> _Records for this exercise_:

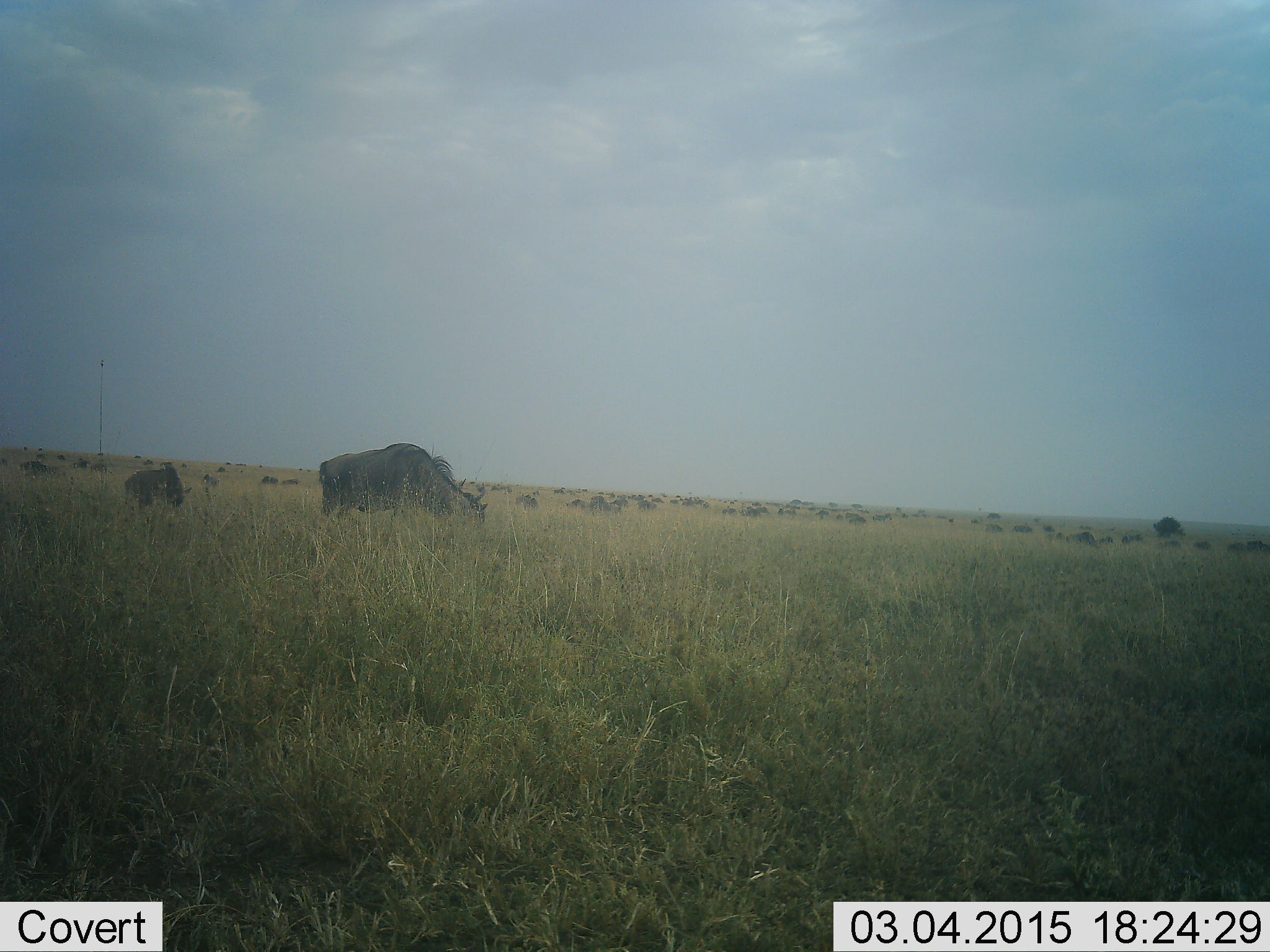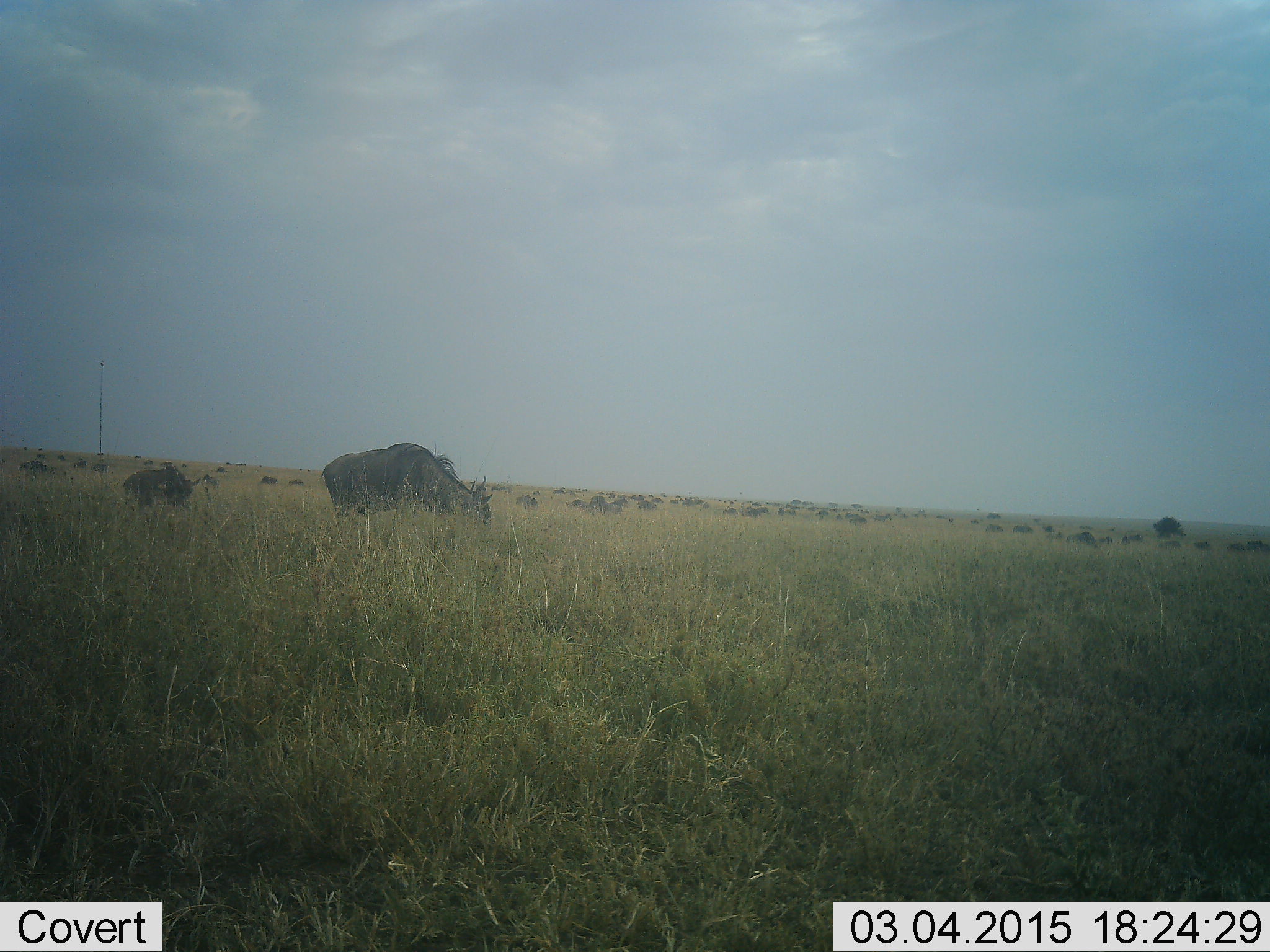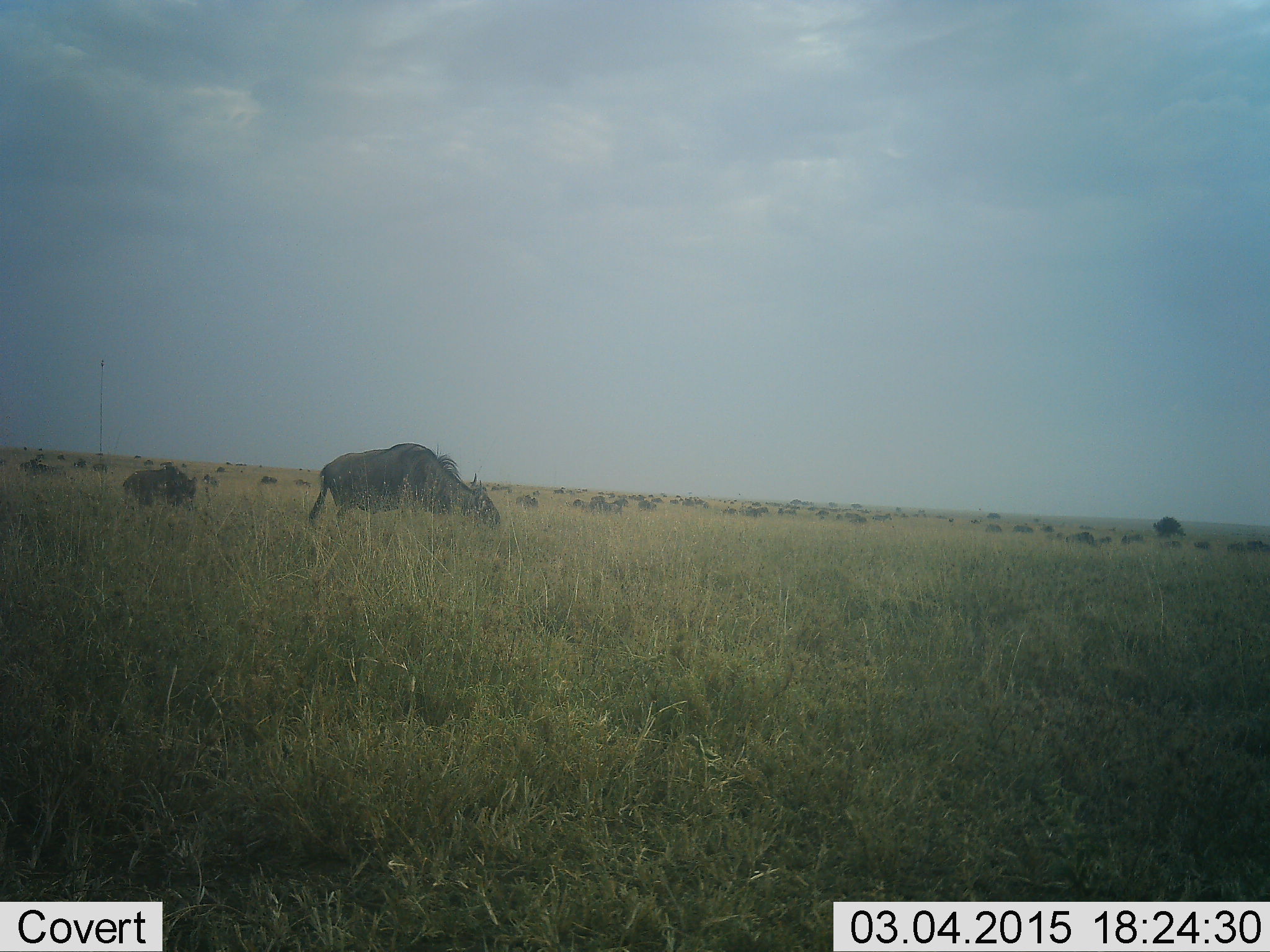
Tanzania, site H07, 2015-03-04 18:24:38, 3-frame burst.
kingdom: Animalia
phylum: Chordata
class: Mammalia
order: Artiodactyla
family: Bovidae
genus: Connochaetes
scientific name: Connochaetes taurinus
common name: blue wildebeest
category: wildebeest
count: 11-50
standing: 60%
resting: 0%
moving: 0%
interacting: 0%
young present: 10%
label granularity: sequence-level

---

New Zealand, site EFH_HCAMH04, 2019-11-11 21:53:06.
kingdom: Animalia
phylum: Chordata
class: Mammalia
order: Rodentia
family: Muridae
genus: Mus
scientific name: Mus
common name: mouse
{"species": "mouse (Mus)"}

> _Work request_:
Repeat the entries above verbatim, but only from the line that has "category: wildebeest" down to the line that has "label granularity: sequence-level", inclusive.

> _Response area_:
category: wildebeest
count: 11-50
standing: 60%
resting: 0%
moving: 0%
interacting: 0%
young present: 10%
label granularity: sequence-level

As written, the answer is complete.